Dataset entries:
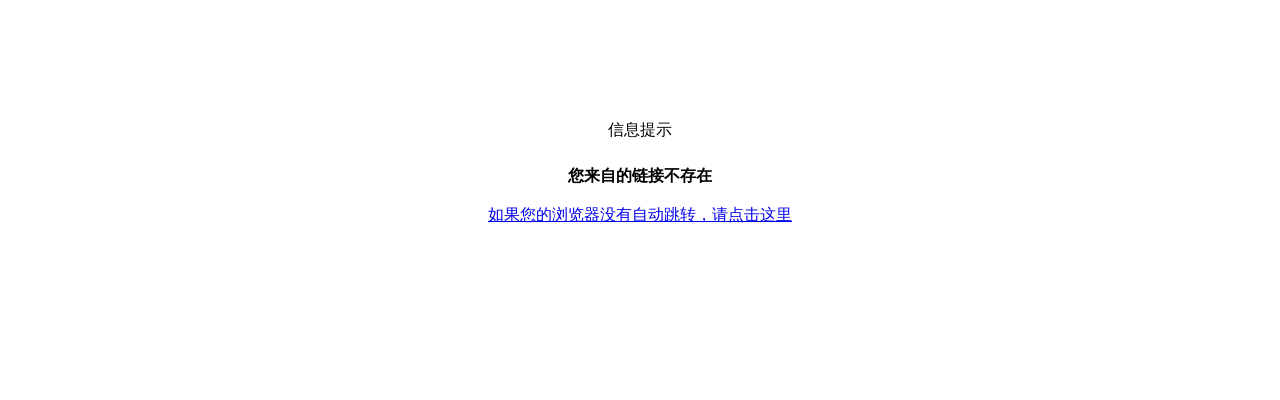

--- FILE ---
content_type: text/html; charset=gb2312
request_url: http://gxcounty.com/e/DoPrint/?classid=20&id=104641
body_size: 666
content:

<!DOCTYPE HTML PUBLIC "-//W3C//DTD HTML 4.01 Transitional//EN">

<html>

<head>

<meta http-equiv="Content-Type" content="text/html; charset=gb2312">

<title>信息提示</title>

<link href="/e/data/images/qcss.css" rel="stylesheet" type="text/css">


<SCRIPT language=javascript>

var secs=5;//3秒

for(i=1;i<=secs;i++) 

{ window.setTimeout("update(" + i + ")", i * 1000);} 

function update(num) 

{ 

if(num == secs) 

{ history.go(-1); } 

else 

{ } 

}

</SCRIPT>


</head>



<body>

<br>

<br>

<br>

<br>

<br>

<br>

<table width="500" border="0" align="center" cellpadding="3" cellspacing="1" class="tableborder">

  <tr class="header"> 

    <td height="25"><div align="center">信息提示</div></td>

  </tr>

  <tr bgcolor="#FFFFFF"> 

    <td height="80"> 

      <div align="center">

	  <br>

        <b>您来自的链接不存在</b>

        <br>

        <br><a href="javascript:history.go(-1)">如果您的浏览器没有自动跳转，请点击这里</a>

<br><br>

	  </div></td>

  </tr>

</table>

</body>

</html>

Exercise requirements — Print the line that contains "if(num == secs)", then every later line of the entries above up to and including the last, all exactly as written.

Answer —
if(num == secs) 

{ history.go(-1); } 

else 

{ } 

}

</SCRIPT>


</head>



<body>

<br>

<br>

<br>

<br>

<br>

<br>

<table width="500" border="0" align="center" cellpadding="3" cellspacing="1" class="tableborder">

  <tr class="header"> 

    <td height="25"><div align="center">信息提示</div></td>

  </tr>

  <tr bgcolor="#FFFFFF"> 

    <td height="80"> 

      <div align="center">

	  <br>

        <b>您来自的链接不存在</b>

        <br>

        <br><a href="javascript:history.go(-1)">如果您的浏览器没有自动跳转，请点击这里</a>

<br><br>

	  </div></td>

  </tr>

</table>

</body>

</html>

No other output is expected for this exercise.